___ Supplied material ___

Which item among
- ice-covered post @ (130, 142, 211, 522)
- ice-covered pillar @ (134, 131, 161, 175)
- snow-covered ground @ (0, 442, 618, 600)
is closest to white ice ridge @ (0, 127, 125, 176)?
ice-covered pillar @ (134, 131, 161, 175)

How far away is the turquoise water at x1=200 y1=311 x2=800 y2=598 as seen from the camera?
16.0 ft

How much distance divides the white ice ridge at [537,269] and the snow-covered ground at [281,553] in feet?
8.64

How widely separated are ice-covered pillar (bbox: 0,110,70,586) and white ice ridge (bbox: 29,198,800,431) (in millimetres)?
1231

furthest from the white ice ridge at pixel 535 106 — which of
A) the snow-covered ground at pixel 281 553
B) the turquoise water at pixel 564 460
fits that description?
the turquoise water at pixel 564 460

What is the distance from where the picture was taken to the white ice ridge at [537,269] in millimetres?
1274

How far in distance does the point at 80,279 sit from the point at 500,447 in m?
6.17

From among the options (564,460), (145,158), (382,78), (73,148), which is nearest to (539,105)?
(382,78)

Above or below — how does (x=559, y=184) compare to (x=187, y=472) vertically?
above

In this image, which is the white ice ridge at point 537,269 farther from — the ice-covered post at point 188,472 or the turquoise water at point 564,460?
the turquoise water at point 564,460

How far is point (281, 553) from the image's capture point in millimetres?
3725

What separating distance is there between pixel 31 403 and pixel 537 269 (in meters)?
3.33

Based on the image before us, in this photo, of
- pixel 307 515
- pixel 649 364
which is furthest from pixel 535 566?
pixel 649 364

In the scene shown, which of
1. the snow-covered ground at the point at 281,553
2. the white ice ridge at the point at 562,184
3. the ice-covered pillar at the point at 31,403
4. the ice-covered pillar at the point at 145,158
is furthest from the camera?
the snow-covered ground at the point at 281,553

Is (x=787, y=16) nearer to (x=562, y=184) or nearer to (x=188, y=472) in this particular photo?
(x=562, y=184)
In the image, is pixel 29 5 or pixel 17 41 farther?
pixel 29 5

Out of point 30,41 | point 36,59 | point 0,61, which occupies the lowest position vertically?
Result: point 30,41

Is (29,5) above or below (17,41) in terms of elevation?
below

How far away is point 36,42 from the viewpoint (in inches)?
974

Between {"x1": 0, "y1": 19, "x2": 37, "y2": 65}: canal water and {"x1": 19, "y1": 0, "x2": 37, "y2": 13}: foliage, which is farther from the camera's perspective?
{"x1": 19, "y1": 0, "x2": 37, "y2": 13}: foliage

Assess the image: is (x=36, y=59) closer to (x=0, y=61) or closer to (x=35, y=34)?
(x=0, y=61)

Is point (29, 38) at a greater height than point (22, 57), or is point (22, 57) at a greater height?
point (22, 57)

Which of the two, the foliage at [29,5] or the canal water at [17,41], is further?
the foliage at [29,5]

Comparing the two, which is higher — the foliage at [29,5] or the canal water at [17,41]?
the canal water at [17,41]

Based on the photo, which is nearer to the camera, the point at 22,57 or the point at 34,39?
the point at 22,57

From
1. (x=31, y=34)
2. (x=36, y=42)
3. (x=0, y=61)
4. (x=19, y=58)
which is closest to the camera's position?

___

* **To do**
Rewrite all of the entries above, replacing every occurrence of "white ice ridge" with "white ice crest" and changing nothing else.

* **Answer for the task**
Which item among
- ice-covered post @ (130, 142, 211, 522)
- ice-covered pillar @ (134, 131, 161, 175)
- snow-covered ground @ (0, 442, 618, 600)
is closest to white ice crest @ (0, 127, 125, 176)?
ice-covered pillar @ (134, 131, 161, 175)

How far away is the turquoise water at x1=200 y1=311 x2=800 y2=598 as seen from the camera?
16.0 ft

How much distance divides the white ice crest at [537,269] and the snow-covered ground at [281,553] in feet?
8.64

How widely separated are ice-covered pillar (bbox: 0,110,70,586) and white ice crest (bbox: 29,198,800,431) (in millimetres)?
1231

furthest from the white ice crest at pixel 535 106 — which of
A) the snow-covered ground at pixel 281 553
B) the turquoise water at pixel 564 460
fits that description?
the turquoise water at pixel 564 460

What is the distance from where the picture was taken to the white ice crest at [537,269] in millimetres?
1274

How far in distance does the point at 80,279 sit from the point at 500,447 in m?
6.17

From among the options (564,460), (145,158), (382,78), (73,148), which is nearest to (539,105)?
(382,78)

Above or below — how does (x=559, y=184) compare to (x=187, y=472) vertically?
above

In this image, which is the white ice crest at point 537,269 farther from — the ice-covered post at point 188,472 or the turquoise water at point 564,460?
the turquoise water at point 564,460

How far is point (281, 553) from the image's capture point in millimetres?
3725

What separating distance is there between pixel 31 403 and pixel 537 269 (in meters)?
3.33

Based on the image before us, in this photo, of
- pixel 307 515
- pixel 649 364
which is furthest from pixel 535 566?
pixel 649 364

In the scene shown, which of
1. the snow-covered ground at the point at 281,553
2. the white ice crest at the point at 562,184
3. the ice-covered pillar at the point at 31,403
4. the ice-covered pillar at the point at 145,158
is furthest from the camera?
the snow-covered ground at the point at 281,553

Is (x=787, y=16) nearer to (x=562, y=184) or nearer to (x=188, y=472) in this particular photo?
(x=562, y=184)
In the image, is pixel 29 5 or pixel 17 41 farther?
pixel 29 5

Out of point 30,41 | point 36,59 | point 0,61, which occupies the lowest position vertically?
Result: point 30,41

Is (29,5) above or below (17,41) in terms of elevation?
below

How far away is point 36,42 from the viewpoint (in inches)?
974

Between {"x1": 0, "y1": 19, "x2": 37, "y2": 65}: canal water and {"x1": 19, "y1": 0, "x2": 37, "y2": 13}: foliage, which is farther from the camera's perspective?
{"x1": 19, "y1": 0, "x2": 37, "y2": 13}: foliage

Assess the image: is (x=36, y=59) closer to (x=0, y=61) or closer to (x=35, y=34)?
(x=0, y=61)

Is point (29, 38) at a greater height than point (22, 57), or is point (22, 57) at a greater height?
point (22, 57)

Which of the two, the foliage at [29,5] or the canal water at [17,41], is further?
the foliage at [29,5]

Comparing the two, which is higher — the foliage at [29,5] or the canal water at [17,41]?
the canal water at [17,41]

Based on the photo, which is nearer to the camera, the point at 22,57 or the point at 34,39?
the point at 22,57

From
1. (x=31, y=34)
2. (x=36, y=42)
3. (x=0, y=61)
4. (x=19, y=58)
which is closest to the camera's position?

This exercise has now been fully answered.